--- Text block Enclosed Below ---

Personally speaking, the first sentence of this paragraph says a lot to me! That whole day, mainly characterized by various hospital visits and prayers to St Joseph, pointed out to me that my pastoral role at the Oncology Centre is that of being a spiritual father and companion to gently introduce or reintroduce God’s children to the reality, eternal life. Mother Church has always and rightly taught that St Joseph is a very reliable guide to Heaven. To him she entrusted herself as well as her children. His prayers on her behalf and also for humanity at large are extremely appreciated. That is why the Church keeps exhorting us to resort to him in all our needs so that, aided by his intercession, we let the Spirit lead us in this valley of tears.
The Decree by the Apostolic Penitentiary given on December 8 2020, during the yearlong celebration marking the 150th anniversary of the proclamation of St Joseph as Patron saint of the universal Church, says that the gift of special “Plenary Indulgence is granted to the faithful who shall recite the Litanies to Saint Joseph (for the Latin tradition), or the Akathistos to Saint Joseph, in their entirety or at least some part of it (for the Byzantine tradition), or some other prayer to Saint Joseph, proper to other liturgical traditions, in favor of the Church persecuted ad intra and ad extra and for the relief of all Christians who suffer any form of persecution.”
At the end of a hard working-day with the patients, families and health care staff at Sir Anthony Mamo Oncology Centre I realized that if I want to be St Joseph’s student I need to interiorize the thought that I belong to the working class, namely of those who serve. Jesus tells me constantly so while looking lovingly at me in the eye: For the Son of man also came not to be served but to serve, and to give his life as a ransom for many (Mark 10:45). Thanks to his apostolic exhortation on the person and mission of St Joseph in the life of Christ and of the Church, Redemptoris Custos, St Pope John Paul II reignites in me this holy attitude so much present in the life of the Custodian of the Redeemer, when he persuasively instructs me:
“St. Joseph was called by God to serve the person and mission of Jesus directly through the exercise of his fatherhood. It is precisely in this way that, as the Church’s Liturgy teaches, he ‘cooperated in the fullness of time in the great mystery of salvation’ and is truly a ‘minister of salvation.’ His fatherhood is expressed concretely ‘in his having made his life a service, a sacrifice to the mystery of the Incarnation and to the redemptive mission connected with it; in having used the legal authority which was his over the Holy Family in order to make a total gift of self, of his life and work; in having turned his human vocation to domestic love into a superhuman oblation of self, an oblation of his heart and all his abilities into love placed at the service of the Messiah growing up in his house’” (no.8).

--- End of Enclosed Text block ---

» Tasks:
**1.** From the St Joseph reflection, print everything from "Personally speaking, the" down to "valley of tears.".
**2.** Say whether each statement below agrees with the St Joseph reflection, answering yes or no and quoting the deciding words of the reflection. (a) The decree of the Apostolic Penitentiary was given on December 8 2020. (b) Redemptoris Custos is called an encyclical. (c) The writer's working day was spent at the Sir Anthony Mamo Oncology Centre.

--- Data for review Enclosed Below ---

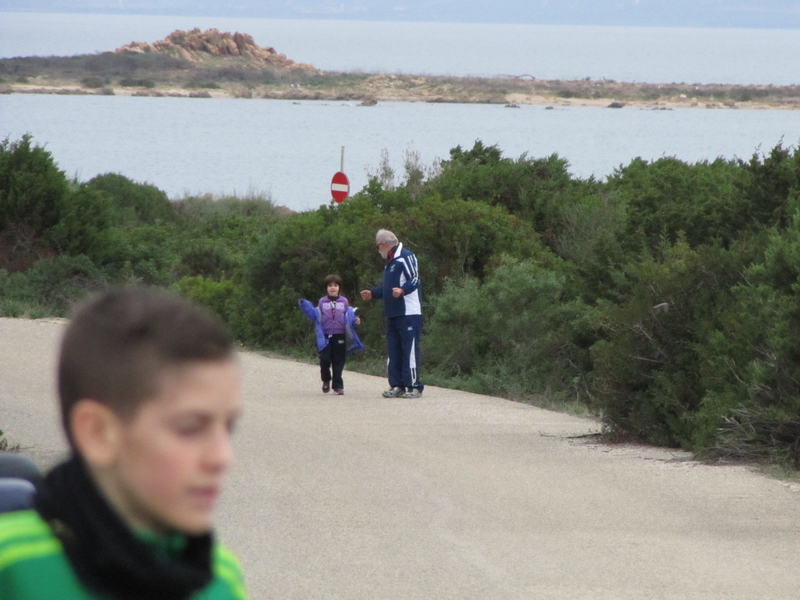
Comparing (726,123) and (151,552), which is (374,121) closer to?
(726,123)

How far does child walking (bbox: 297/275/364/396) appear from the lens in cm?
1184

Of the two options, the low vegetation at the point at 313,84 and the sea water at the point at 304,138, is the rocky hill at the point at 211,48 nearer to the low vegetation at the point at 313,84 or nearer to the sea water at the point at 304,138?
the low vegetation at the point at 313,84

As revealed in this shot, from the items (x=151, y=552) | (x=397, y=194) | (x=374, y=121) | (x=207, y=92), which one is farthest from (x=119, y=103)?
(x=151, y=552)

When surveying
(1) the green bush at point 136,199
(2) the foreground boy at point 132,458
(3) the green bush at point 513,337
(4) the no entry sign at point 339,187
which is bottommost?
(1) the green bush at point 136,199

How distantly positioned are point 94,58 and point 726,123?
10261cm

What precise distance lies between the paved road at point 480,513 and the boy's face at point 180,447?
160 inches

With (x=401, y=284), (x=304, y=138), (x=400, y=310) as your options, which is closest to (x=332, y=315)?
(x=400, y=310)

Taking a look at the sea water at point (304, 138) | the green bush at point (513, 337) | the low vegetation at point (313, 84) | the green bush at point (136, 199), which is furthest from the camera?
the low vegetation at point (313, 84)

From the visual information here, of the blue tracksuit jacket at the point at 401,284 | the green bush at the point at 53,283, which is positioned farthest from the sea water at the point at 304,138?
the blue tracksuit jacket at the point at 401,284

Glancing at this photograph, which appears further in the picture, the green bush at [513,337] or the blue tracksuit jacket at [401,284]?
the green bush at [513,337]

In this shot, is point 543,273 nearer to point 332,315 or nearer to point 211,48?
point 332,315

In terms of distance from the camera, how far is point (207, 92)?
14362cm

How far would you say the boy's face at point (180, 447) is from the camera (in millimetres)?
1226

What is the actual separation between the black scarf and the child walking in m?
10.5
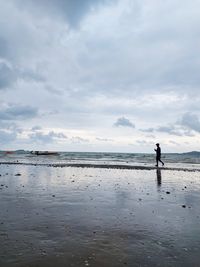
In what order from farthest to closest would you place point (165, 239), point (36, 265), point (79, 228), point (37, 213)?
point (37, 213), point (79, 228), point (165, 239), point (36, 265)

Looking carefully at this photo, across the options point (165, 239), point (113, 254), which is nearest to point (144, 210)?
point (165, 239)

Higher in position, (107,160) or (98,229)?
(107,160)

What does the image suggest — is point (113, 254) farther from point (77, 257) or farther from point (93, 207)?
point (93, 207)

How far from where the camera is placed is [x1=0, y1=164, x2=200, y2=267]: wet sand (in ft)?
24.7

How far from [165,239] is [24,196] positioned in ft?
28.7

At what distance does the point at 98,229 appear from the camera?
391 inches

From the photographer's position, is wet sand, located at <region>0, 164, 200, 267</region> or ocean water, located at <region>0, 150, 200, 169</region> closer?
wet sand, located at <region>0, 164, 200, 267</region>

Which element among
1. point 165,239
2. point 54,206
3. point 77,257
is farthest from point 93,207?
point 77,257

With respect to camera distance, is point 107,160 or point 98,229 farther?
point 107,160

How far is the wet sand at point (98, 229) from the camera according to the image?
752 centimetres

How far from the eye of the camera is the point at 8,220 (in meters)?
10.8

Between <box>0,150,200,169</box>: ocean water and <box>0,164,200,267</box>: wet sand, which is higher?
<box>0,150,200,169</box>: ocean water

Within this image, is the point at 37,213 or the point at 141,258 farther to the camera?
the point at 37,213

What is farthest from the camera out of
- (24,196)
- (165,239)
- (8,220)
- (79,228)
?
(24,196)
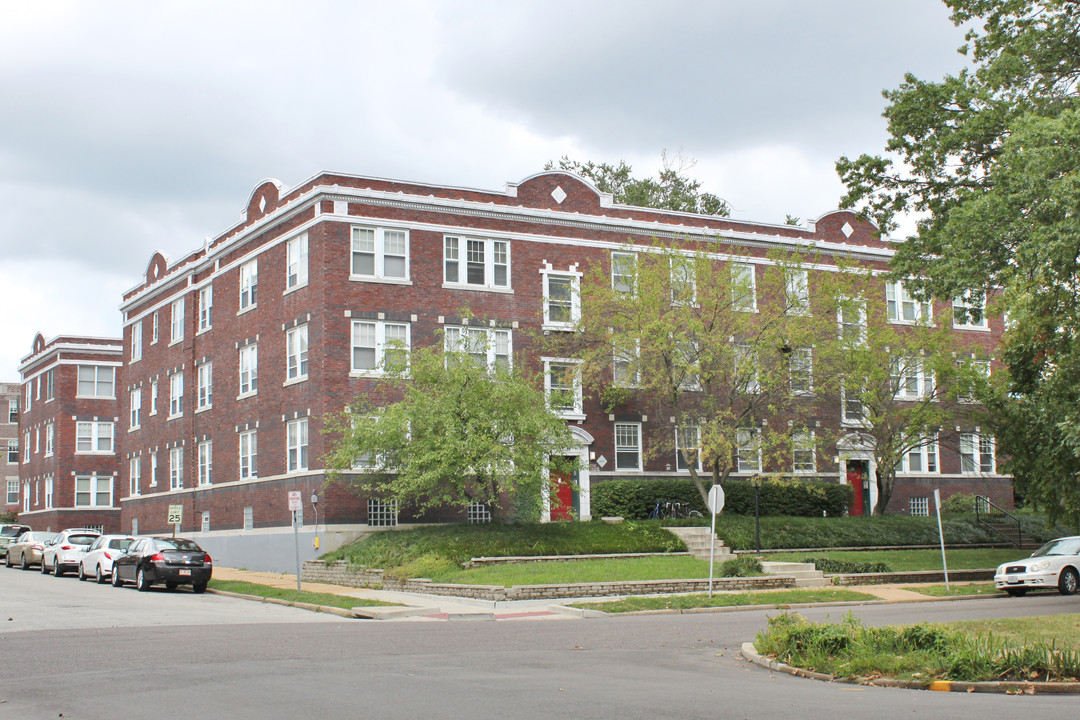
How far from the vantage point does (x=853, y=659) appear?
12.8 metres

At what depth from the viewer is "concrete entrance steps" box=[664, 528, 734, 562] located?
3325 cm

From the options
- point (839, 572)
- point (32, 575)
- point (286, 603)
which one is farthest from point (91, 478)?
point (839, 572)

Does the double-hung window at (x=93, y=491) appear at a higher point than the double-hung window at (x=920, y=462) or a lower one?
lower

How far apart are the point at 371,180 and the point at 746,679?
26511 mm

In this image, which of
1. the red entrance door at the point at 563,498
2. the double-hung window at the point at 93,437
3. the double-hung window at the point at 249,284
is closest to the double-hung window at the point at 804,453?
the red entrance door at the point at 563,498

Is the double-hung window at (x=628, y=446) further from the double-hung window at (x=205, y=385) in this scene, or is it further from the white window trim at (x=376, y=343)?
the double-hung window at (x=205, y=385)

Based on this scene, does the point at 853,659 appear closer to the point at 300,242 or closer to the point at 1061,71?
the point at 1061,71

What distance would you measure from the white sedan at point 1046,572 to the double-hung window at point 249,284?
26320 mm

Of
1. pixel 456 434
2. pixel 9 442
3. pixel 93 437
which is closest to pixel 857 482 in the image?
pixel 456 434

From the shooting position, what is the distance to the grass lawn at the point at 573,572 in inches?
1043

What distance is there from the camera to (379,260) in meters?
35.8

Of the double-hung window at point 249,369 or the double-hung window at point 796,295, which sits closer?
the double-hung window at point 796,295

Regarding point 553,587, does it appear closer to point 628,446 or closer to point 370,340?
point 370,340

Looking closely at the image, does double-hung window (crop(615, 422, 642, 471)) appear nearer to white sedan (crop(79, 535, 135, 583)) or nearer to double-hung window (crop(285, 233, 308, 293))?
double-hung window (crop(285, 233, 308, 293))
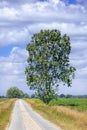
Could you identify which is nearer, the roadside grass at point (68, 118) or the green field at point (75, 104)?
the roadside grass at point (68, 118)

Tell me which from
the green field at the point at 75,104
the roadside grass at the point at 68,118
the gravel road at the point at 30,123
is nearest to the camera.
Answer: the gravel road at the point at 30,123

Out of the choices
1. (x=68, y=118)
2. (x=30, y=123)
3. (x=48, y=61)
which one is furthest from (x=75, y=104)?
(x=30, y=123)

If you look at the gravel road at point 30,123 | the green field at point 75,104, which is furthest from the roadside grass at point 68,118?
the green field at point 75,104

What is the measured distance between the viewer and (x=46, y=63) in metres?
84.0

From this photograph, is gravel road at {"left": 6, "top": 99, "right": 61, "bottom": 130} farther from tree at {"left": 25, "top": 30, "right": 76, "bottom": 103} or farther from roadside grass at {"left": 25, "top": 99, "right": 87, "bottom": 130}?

--- End of Enclosed Data for review ---
--- Data for review Enclosed Below ---

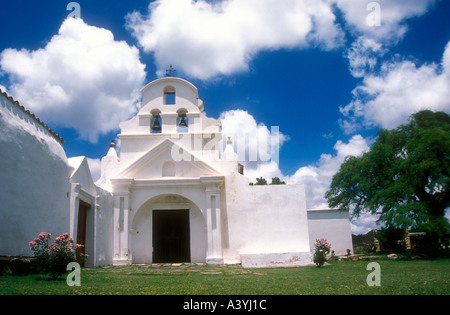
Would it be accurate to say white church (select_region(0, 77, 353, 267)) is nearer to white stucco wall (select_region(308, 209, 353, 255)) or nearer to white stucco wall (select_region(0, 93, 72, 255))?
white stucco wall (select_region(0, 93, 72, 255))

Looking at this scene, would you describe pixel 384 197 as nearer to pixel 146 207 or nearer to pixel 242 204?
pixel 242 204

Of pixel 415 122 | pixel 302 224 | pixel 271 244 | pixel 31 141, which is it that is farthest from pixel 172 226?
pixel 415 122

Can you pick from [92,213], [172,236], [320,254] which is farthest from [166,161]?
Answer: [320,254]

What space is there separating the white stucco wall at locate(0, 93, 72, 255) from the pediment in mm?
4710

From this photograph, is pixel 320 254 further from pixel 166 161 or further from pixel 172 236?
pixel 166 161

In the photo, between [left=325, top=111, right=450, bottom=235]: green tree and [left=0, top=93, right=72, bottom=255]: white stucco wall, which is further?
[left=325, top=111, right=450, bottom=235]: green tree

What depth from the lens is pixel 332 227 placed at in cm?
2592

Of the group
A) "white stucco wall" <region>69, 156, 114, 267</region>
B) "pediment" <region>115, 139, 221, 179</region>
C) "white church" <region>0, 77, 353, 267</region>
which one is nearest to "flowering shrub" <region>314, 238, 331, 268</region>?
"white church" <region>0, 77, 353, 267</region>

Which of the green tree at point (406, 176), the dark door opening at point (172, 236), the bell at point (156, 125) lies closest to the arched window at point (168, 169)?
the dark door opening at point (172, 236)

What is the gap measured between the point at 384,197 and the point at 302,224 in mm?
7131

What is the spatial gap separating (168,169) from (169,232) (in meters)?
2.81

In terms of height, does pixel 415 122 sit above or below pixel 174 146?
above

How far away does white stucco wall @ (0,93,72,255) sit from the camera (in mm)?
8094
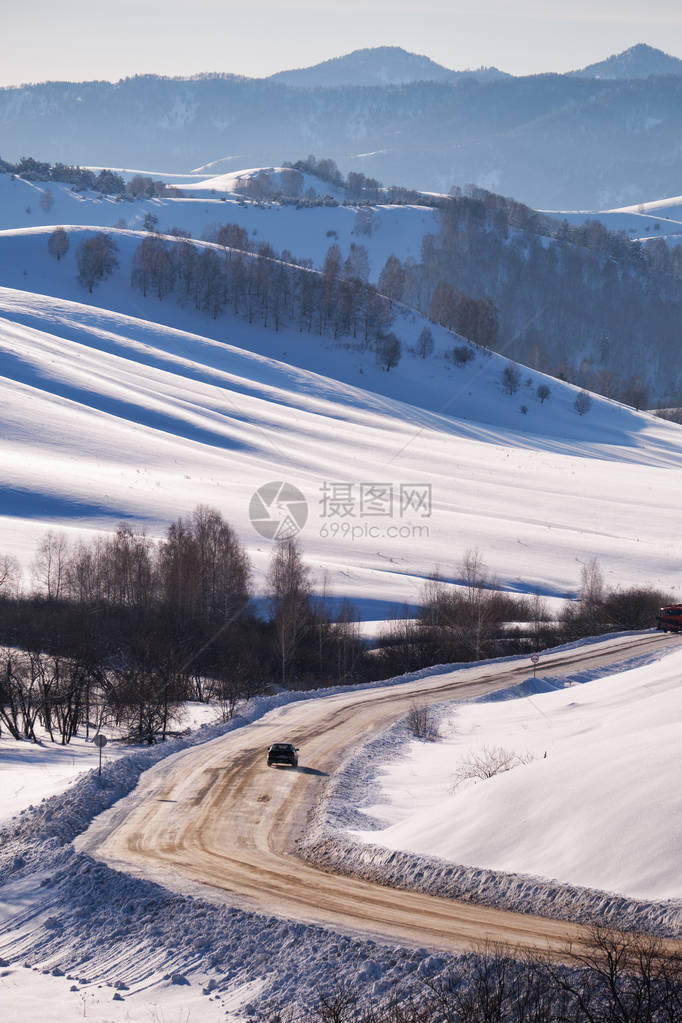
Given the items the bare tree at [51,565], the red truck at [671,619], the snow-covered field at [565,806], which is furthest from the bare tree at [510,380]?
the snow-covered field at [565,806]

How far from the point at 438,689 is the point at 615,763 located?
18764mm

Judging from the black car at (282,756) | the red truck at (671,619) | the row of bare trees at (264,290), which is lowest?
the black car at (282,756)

--- End of Enclosed Data for review ---
--- Data for review Enclosed Below ---

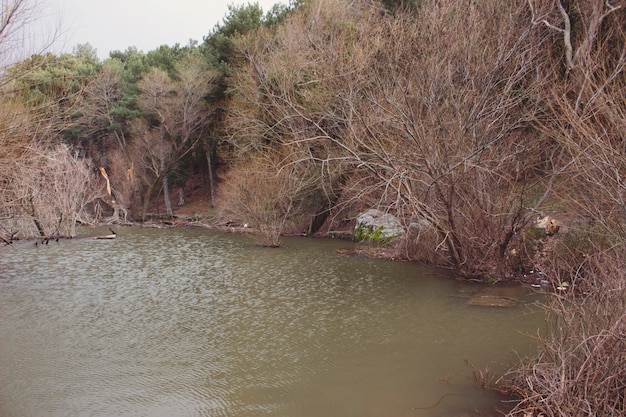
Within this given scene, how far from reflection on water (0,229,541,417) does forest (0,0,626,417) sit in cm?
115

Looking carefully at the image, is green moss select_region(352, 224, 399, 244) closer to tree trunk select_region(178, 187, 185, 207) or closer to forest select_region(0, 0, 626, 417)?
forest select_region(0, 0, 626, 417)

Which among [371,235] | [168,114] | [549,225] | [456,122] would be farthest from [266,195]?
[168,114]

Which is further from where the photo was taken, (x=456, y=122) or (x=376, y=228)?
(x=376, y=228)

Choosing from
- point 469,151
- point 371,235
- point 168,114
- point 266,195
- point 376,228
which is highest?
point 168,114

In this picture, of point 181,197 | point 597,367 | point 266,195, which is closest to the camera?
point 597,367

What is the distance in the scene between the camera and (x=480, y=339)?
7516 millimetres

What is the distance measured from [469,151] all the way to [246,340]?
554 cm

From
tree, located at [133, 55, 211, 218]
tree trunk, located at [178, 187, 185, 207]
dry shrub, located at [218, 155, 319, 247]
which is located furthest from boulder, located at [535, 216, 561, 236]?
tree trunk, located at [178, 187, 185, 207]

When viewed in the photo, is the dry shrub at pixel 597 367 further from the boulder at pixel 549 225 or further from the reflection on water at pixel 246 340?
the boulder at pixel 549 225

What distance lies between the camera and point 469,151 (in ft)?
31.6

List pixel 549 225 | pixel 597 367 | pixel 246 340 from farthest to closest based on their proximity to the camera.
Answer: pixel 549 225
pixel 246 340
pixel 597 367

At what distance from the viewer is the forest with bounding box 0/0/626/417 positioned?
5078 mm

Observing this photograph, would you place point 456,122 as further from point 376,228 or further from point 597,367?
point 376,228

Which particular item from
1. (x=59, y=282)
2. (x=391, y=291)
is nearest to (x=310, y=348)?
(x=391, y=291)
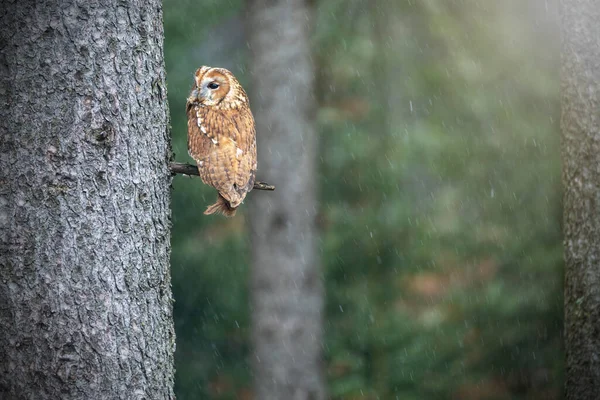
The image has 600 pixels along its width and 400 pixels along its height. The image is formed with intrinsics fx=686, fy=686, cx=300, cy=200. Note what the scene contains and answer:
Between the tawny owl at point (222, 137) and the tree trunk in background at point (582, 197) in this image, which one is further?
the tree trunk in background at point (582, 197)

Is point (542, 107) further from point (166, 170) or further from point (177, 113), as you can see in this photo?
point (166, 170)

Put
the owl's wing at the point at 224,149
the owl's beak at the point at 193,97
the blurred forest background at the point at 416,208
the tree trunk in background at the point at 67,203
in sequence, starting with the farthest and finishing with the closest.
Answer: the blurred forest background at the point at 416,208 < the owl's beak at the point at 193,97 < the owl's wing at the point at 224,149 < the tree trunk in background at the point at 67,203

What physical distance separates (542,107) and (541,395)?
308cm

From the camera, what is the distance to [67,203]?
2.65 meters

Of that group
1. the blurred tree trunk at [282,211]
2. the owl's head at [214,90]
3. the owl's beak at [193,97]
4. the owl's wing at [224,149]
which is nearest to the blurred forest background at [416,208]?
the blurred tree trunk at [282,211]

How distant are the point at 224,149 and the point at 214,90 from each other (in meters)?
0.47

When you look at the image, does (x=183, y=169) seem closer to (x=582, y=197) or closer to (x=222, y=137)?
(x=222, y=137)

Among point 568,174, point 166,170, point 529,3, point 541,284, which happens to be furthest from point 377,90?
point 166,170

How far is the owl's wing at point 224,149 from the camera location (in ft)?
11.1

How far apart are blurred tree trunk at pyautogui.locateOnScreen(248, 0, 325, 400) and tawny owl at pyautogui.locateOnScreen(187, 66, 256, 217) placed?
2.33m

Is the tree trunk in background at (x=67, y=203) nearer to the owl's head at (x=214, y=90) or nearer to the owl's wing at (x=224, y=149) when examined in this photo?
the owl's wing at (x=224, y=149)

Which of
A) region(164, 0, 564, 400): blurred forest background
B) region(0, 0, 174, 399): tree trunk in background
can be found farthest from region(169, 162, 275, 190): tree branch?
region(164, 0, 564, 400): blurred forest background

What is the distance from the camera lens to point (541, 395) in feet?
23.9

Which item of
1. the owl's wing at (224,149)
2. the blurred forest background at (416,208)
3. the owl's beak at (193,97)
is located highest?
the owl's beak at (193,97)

--- End of Enclosed Data for review ---

» Task results:
**1.**
Personally speaking, the first sentence of this paragraph says a lot to me! That whole day, mainly characterized by various hospital visits and prayers to St Joseph, pointed out to me that my pastoral role at the Oncology Centre is that of being a spiritual father and companion to gently introduce or reintroduce God’s children to the reality, eternal life. Mother Church has always and rightly taught that St Joseph is a very reliable guide to Heaven. To him she entrusted herself as well as her children. His prayers on her behalf and also for humanity at large are extremely appreciated. That is why the Church keeps exhorting us to resort to him in all our needs so that, aided by his intercession, we let the Spirit lead us in this valley of tears.

**2.**
(a) Yes: "The Decree by the Apostolic Penitentiary given on December 8 2020"
(b) No: "his apostolic exhortation on the person and mission of St Joseph in the life of Christ and of the Church, Redemptoris Custos"
(c) Yes: "At the end of a hard working-day with the patients, families and health care staff at Sir Anthony Mamo Oncology Centre"